Das Problem von „Bad Director“, natürlich ebenfalls üppig gefördert, liegt hingegen darin, dass bei Roehler inzwischen eher zu wenig reingeredet wird. Die ganze Misanthropie, eine Art Sub-Houellebecq-Syndrom, bricht sich ungebrochen Bahn. Am Set interessiert Gregor Samsa nur noch die Lieferung Rohypnol, die seine Produktionsassistentin ihm besorgen sollte – und die sich dann doch nur als Beruhigungsmittel herausstellt.

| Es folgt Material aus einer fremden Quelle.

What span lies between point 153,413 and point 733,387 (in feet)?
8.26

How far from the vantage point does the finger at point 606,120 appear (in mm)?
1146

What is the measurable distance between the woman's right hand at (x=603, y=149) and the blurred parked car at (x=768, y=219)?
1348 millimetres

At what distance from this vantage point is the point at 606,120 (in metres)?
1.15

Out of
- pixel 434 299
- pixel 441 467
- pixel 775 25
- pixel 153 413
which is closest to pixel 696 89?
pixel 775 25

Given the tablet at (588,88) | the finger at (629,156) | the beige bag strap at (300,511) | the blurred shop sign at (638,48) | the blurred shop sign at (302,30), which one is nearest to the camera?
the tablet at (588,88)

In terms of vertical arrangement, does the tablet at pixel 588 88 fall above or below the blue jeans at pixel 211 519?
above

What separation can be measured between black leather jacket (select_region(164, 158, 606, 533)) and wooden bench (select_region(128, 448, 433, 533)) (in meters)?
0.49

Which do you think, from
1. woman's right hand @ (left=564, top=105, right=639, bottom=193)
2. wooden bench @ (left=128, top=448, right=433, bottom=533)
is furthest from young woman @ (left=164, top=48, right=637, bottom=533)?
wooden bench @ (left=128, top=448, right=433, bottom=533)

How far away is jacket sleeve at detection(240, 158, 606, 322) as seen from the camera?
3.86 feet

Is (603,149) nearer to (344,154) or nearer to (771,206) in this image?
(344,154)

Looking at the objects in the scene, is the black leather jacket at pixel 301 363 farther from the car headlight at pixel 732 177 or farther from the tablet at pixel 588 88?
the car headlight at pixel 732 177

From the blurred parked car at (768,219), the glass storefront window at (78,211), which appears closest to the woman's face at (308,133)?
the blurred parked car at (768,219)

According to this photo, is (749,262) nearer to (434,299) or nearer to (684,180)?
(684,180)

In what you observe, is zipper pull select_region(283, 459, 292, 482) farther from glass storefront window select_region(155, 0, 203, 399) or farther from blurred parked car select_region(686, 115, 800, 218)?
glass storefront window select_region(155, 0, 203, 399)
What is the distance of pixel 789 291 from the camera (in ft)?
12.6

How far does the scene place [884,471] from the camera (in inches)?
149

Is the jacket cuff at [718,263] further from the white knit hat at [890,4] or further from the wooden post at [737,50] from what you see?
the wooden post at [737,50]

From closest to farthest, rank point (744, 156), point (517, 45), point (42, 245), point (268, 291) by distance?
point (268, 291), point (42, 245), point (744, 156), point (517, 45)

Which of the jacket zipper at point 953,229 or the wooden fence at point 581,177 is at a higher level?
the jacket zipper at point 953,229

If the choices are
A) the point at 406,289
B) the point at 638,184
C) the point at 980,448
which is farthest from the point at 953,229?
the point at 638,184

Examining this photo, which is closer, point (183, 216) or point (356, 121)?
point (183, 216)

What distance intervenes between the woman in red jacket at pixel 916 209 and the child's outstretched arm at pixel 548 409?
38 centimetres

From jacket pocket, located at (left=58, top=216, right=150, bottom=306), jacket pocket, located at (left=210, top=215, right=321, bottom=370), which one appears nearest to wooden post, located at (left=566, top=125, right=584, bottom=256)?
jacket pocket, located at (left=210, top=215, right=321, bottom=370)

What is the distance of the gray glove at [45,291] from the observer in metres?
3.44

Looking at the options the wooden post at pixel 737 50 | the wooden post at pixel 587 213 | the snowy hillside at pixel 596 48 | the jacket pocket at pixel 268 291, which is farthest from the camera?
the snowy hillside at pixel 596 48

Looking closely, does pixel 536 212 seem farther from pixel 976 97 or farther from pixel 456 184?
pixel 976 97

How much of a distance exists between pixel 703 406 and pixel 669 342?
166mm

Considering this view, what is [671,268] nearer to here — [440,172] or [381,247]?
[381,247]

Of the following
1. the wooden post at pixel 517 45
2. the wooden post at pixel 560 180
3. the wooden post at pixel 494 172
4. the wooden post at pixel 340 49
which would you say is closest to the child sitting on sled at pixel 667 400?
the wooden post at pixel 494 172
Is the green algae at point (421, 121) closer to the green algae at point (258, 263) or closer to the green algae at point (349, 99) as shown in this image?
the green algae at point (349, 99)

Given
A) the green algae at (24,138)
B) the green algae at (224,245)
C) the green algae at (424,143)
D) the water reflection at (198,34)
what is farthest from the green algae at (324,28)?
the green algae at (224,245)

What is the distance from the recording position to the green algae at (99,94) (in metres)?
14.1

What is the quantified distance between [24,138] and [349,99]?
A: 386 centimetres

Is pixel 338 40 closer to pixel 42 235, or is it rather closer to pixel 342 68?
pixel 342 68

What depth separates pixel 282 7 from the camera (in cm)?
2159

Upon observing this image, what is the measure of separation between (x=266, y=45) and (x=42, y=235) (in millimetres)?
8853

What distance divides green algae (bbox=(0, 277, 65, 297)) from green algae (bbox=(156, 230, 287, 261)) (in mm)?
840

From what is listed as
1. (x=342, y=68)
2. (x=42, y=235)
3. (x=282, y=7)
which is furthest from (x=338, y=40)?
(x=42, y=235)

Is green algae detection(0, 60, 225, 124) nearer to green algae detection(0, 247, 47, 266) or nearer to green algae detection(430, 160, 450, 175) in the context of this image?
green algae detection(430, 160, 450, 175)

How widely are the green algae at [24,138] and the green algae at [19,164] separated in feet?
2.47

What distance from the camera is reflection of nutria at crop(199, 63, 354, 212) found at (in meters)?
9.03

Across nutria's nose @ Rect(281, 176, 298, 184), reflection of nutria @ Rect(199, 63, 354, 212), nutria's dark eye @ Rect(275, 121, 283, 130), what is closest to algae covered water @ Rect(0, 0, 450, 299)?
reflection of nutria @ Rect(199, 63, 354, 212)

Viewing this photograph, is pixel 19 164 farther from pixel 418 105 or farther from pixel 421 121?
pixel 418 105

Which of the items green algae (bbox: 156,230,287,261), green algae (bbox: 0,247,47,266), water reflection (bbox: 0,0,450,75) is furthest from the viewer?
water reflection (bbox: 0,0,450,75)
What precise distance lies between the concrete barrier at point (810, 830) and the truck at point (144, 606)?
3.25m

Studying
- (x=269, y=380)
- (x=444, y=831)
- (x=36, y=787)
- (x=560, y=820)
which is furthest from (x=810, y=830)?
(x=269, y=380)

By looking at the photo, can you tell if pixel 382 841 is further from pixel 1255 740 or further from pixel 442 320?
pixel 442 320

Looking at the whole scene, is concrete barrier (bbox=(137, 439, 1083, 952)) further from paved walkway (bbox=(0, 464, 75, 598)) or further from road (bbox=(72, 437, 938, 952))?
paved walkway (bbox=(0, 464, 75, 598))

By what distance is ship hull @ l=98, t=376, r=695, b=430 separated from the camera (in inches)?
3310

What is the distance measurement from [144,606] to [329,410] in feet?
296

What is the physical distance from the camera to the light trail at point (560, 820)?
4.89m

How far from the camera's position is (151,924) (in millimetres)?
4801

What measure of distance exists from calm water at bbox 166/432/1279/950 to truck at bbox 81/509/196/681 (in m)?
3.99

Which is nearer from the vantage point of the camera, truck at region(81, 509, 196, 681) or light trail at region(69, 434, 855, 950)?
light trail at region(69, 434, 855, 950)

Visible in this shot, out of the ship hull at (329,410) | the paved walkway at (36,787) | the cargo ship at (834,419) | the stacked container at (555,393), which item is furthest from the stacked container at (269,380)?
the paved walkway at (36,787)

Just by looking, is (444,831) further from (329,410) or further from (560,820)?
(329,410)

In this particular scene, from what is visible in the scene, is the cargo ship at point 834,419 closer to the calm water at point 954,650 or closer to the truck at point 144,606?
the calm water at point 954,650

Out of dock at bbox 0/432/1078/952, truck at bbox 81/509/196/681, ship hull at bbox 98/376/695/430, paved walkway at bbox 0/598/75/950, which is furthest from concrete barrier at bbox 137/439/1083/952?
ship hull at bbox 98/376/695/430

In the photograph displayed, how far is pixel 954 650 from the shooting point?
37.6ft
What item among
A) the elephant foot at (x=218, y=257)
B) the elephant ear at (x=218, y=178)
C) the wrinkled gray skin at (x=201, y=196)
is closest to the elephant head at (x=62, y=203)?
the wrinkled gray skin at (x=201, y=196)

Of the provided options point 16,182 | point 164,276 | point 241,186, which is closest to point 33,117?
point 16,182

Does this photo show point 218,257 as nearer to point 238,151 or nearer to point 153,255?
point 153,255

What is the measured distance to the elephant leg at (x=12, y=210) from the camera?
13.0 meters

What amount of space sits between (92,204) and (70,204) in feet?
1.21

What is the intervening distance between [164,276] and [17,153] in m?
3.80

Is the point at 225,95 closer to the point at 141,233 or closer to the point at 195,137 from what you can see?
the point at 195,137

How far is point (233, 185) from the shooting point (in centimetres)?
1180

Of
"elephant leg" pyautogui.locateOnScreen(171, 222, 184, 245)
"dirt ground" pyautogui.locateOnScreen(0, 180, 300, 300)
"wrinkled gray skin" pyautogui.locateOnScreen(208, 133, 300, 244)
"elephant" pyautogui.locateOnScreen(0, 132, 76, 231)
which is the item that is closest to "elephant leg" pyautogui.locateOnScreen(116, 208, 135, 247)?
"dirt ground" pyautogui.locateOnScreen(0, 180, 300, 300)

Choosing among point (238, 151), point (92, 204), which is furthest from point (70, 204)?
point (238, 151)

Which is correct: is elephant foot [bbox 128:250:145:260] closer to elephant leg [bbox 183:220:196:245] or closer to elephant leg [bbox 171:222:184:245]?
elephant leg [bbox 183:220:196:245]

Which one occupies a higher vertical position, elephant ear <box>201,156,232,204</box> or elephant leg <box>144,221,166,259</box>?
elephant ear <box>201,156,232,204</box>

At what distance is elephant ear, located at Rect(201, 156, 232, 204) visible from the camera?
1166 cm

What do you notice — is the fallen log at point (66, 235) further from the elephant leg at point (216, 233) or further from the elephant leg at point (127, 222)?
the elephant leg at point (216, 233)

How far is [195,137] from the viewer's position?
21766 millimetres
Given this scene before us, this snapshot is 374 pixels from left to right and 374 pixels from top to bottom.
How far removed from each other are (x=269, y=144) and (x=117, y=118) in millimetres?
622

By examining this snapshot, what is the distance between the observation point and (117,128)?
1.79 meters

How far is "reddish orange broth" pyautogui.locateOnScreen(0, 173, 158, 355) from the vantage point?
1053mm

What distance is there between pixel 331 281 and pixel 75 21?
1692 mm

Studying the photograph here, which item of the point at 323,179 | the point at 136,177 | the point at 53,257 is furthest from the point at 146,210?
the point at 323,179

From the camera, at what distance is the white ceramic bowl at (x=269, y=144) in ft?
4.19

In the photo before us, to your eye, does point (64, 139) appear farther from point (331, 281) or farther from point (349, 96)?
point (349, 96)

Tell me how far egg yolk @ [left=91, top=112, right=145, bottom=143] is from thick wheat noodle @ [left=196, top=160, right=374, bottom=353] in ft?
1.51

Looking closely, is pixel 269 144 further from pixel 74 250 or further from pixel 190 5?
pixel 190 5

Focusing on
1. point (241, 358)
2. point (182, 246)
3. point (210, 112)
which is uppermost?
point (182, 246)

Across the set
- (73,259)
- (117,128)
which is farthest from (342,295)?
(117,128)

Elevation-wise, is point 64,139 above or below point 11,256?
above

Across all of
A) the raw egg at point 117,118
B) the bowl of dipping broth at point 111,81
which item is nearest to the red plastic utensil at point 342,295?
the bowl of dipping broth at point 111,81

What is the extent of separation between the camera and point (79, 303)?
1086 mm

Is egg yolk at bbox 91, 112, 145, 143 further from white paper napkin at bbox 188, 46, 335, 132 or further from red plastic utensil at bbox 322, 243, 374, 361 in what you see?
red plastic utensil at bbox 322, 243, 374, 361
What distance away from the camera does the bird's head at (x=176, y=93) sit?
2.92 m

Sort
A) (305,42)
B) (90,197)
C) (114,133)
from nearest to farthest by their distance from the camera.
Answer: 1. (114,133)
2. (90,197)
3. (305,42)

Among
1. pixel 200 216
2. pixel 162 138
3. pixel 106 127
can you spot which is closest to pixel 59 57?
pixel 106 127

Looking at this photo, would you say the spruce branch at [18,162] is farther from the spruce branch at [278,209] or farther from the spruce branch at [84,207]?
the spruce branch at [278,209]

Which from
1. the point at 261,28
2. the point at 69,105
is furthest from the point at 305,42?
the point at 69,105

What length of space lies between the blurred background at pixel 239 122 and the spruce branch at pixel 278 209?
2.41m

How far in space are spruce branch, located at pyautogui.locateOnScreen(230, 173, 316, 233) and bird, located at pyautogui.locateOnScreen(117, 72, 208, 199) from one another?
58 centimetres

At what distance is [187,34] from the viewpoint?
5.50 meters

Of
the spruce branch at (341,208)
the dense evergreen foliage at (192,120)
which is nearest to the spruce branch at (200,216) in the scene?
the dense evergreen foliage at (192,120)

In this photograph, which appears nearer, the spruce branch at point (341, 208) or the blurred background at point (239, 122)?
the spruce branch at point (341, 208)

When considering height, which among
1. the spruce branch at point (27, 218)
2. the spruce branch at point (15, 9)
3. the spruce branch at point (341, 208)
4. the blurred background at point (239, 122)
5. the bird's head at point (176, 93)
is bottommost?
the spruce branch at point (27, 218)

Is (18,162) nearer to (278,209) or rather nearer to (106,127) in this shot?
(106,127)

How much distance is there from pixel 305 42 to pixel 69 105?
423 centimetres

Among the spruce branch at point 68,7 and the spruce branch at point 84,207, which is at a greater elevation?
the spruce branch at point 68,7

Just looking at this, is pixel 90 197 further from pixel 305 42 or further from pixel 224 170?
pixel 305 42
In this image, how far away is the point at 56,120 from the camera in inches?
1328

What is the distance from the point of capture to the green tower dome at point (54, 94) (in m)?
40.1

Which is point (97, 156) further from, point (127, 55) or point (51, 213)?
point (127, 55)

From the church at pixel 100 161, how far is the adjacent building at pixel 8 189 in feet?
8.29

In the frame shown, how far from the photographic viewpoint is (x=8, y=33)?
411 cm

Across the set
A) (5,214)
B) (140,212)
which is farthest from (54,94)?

Sein neues Lieblingsprojekt hat dann auch mehr mit Eugenik als mit Filmkunst zu tun. Gregor will die ukrainische Sexarbeiterin (Bella Dayne), die ihm beim dirty talk die „schwanzgeile Suhrkamp-Lektorin“ gibt, mit dem schwarzen Hotelpagen für eine neue Superrasse kreuzen. Auf den obligatorischen Nazi-Witz muss man bei Roehler diesmal bis zum Schluss warten.

Natürlich legt Roehler es darauf an, dass ein gewisser Schlag von Kritikern sich über seine Filme empört. Zum Filmpreis wird er auch nicht mehr eingeladen. Wenn die Provokation inzwischen aber der einzige Grund für diese Arbeitsverweigerung von einem Kinofilm ist, warum sucht sich der Regisseur dann nicht einfach ein nettes Hobby?